Although the irony of a president who has bungled the pandemic response so thoroughly getting the virus himself is not lost on me, I take no pleasure is his condition.  Sure, I've used words like "fascist", "bigot" and "psychopath" to describe him,  but I'm also a progressive who has argued against the death penalty.  I truly hope that Trump recovers, loses the election next month, and eventually winds up in the jail cell I think he deserves to be in.

But I can't feel any real sympathy for his sickness.  I just can't.  My reaction is much like how I felt when Rush Limbaugh recently came down with lung cancer after years of  publicly denying the risks of tobacco usage on his show and constantly smoking cigars.  He should have seen it coming.
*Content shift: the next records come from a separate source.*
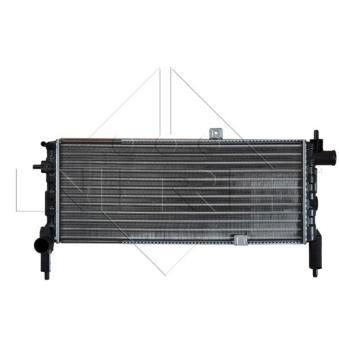 Radiateur, refroidissement du moteur NRF 58759 pour OPEL CORSA 1.2 S - 58cv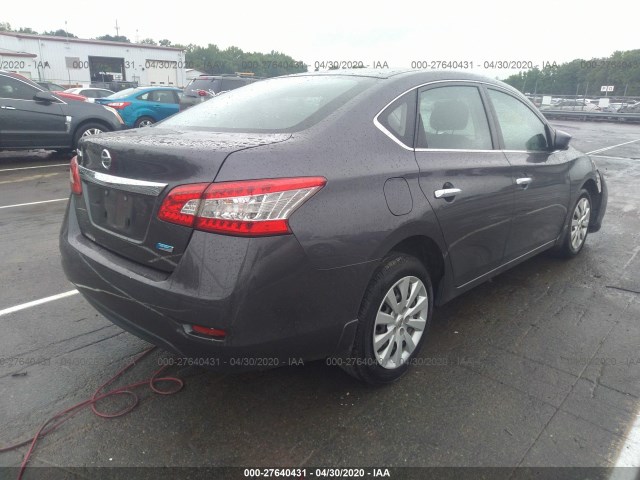 Photo 3 VIN: 3N1AB7AP9EY299457 - NISSAN SENTRA 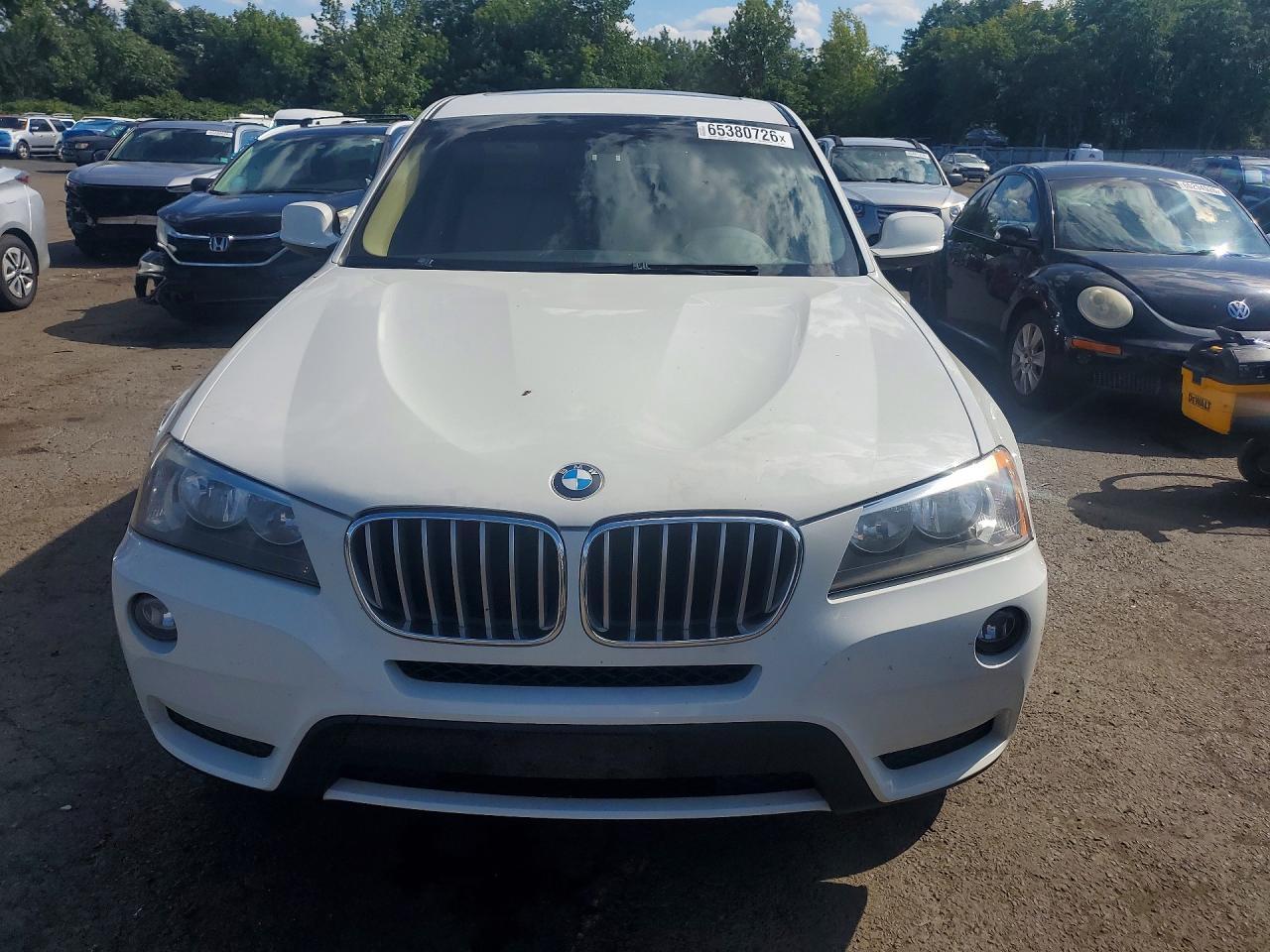 2013 BMW X3 xDrive28I - Фото 5
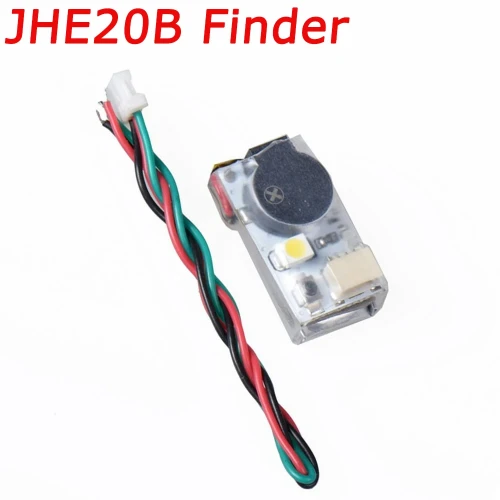 Finder Buzzer JHE20B z własnym zasilaniem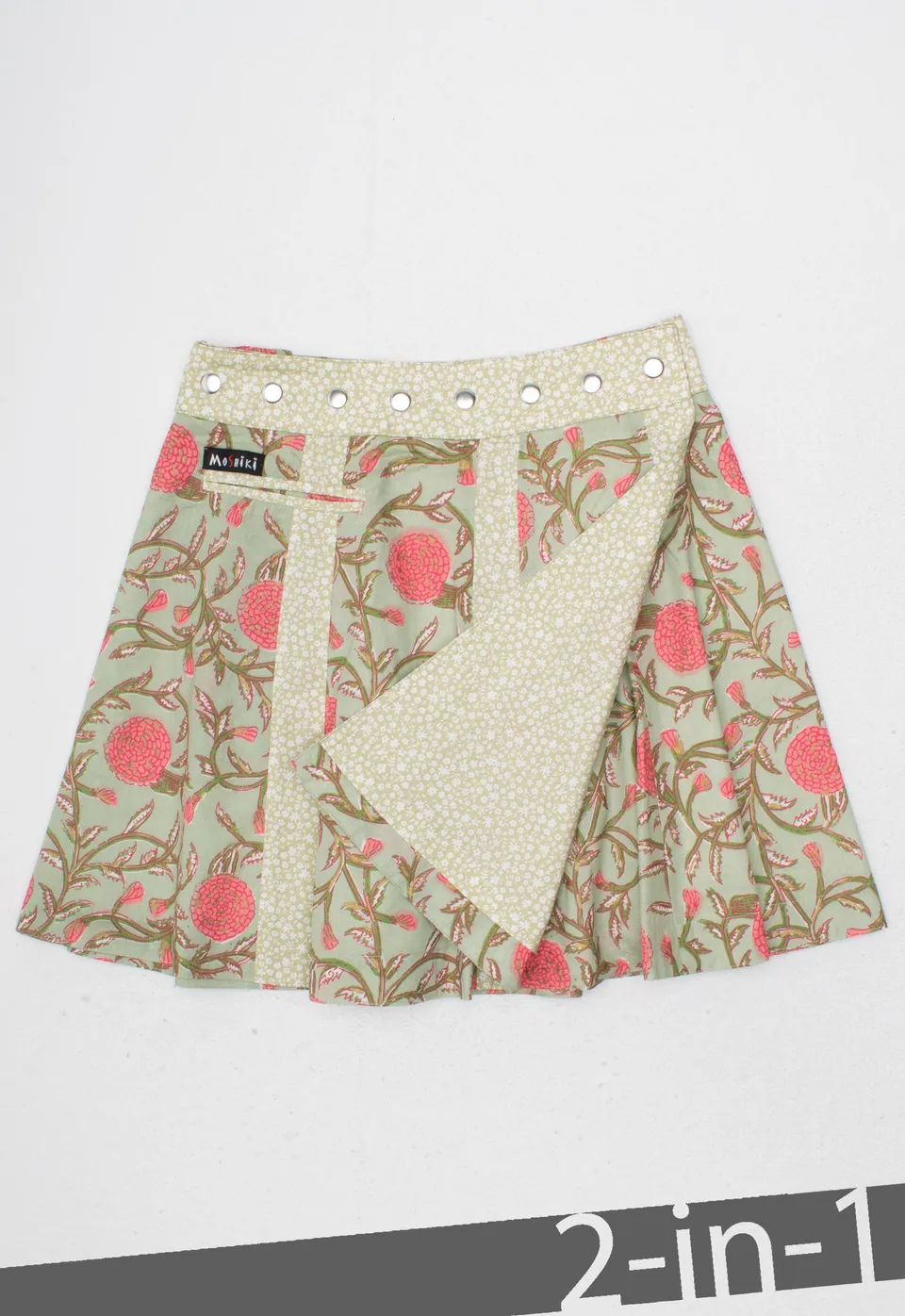 moshiki-hot-cookie-69-wickelrock-45-cm-baumwolle image 1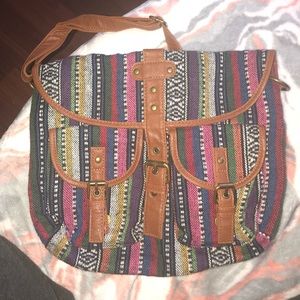 Boho Crossbody Bag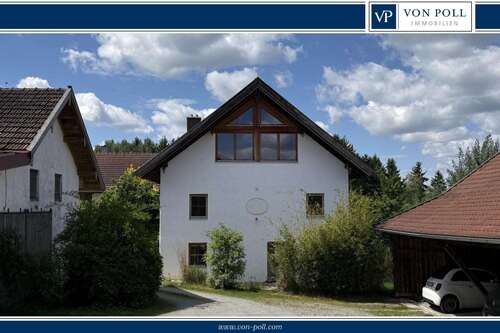 Foto - Haus zum Kaufen in Johanniskirchen 249.000,00 € 120 m²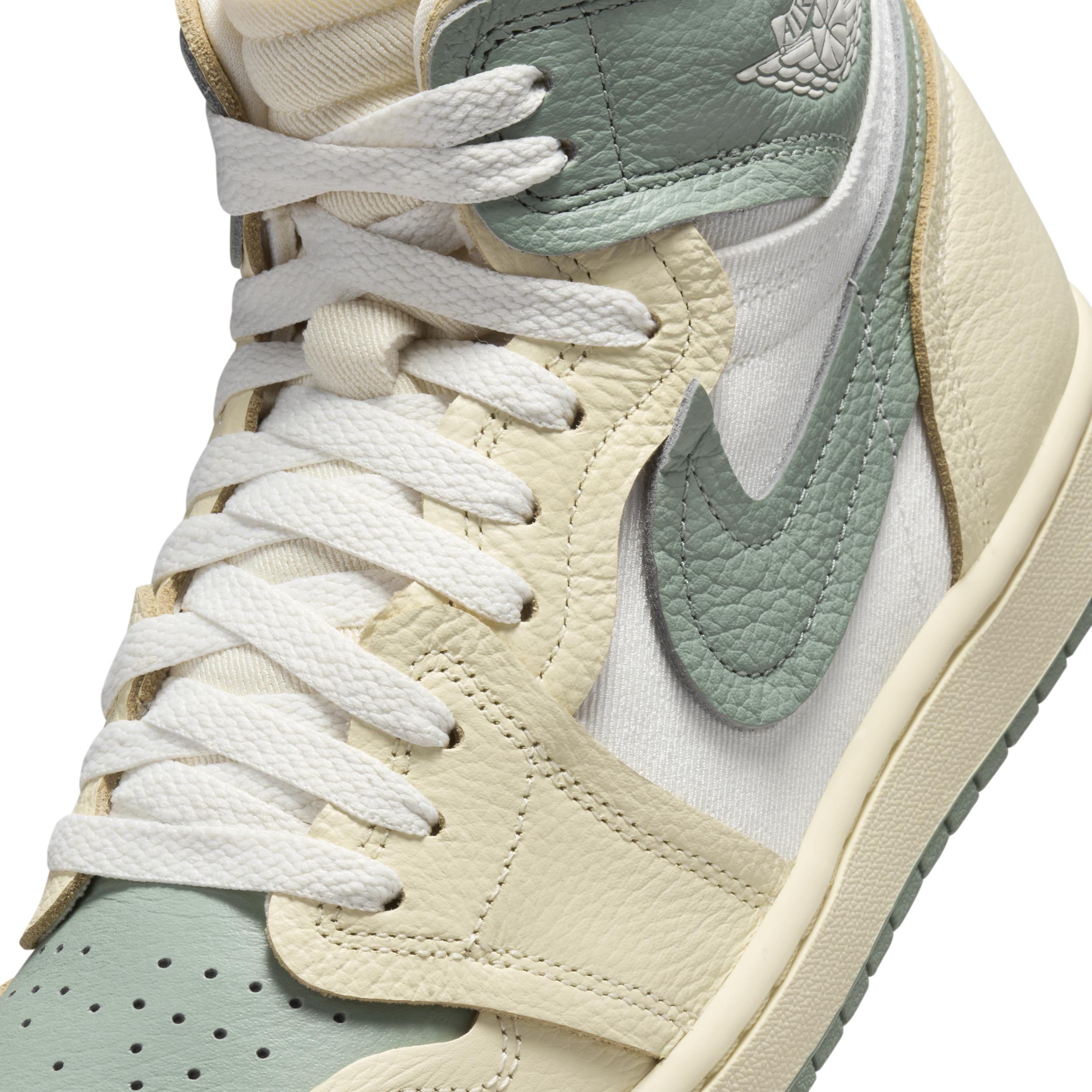 Jordan Womens Jordan Air Jordan 1 MM High - Womens Shoes Product Image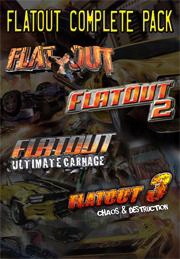 Flatout Complete Pack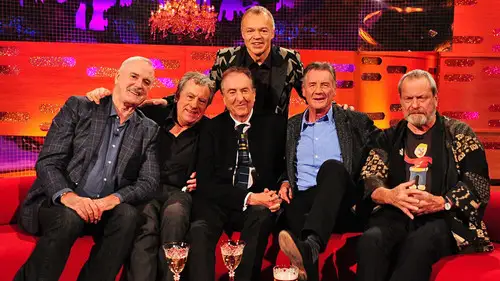 The Graham Norton Show Temporada 0 Episodios 8 • Sub Español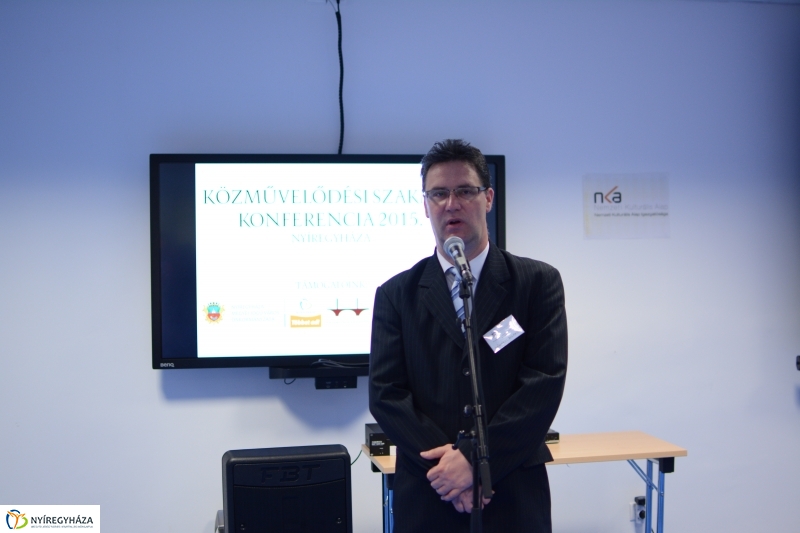 Közművelődési Konferencia a VMKK-ban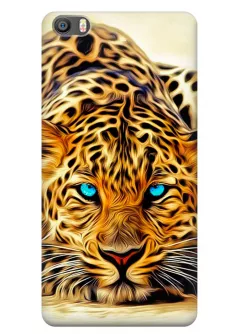 Чехол для Xiaomi Mi5 - Леопард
A list of all the times that Trump downplayed the coronavirus threat could fill an encyclopedia: from the beginning he said it was nothing to worry about, that it would disappear when the weather got warmer, that the country needed to reopen, that masks were unnecessary.  He often has contradicted his own administration's advice, and insulted  his own advisors when they disagreed with him.  And perhaps worst of all, he has held indoor rallies without mandatory mask wearing.  Even after one of his supporters, Herman Cain, attended one of those rallies and died from the virus shortly afterwards, he didn't stop.  Given all of this, I can't say that I feel sorry for our president.

If there is one good thing that could come out of this, it's that it may push his supporters into realizing just how serious this pandemic is.  Hopefully, people will start wearing masks without complaint and listen to scientists instead of getting caught up in the crazy conspiracy theories running around the virus.   And who knows how this will affect the already unreal upcoming election.  Assuming Trump recovers, will this prove to voters just how disastrous his pandemic response has been?  Or will it garner him a sympathy vote?  How much will Mike Pence have to step in, and will that help or hurt Trump's campaign?  The only thing we know for sure is that twenty twenty is continuing to be the craziest year in  modern history, and the results of that craziness can't be seen right now.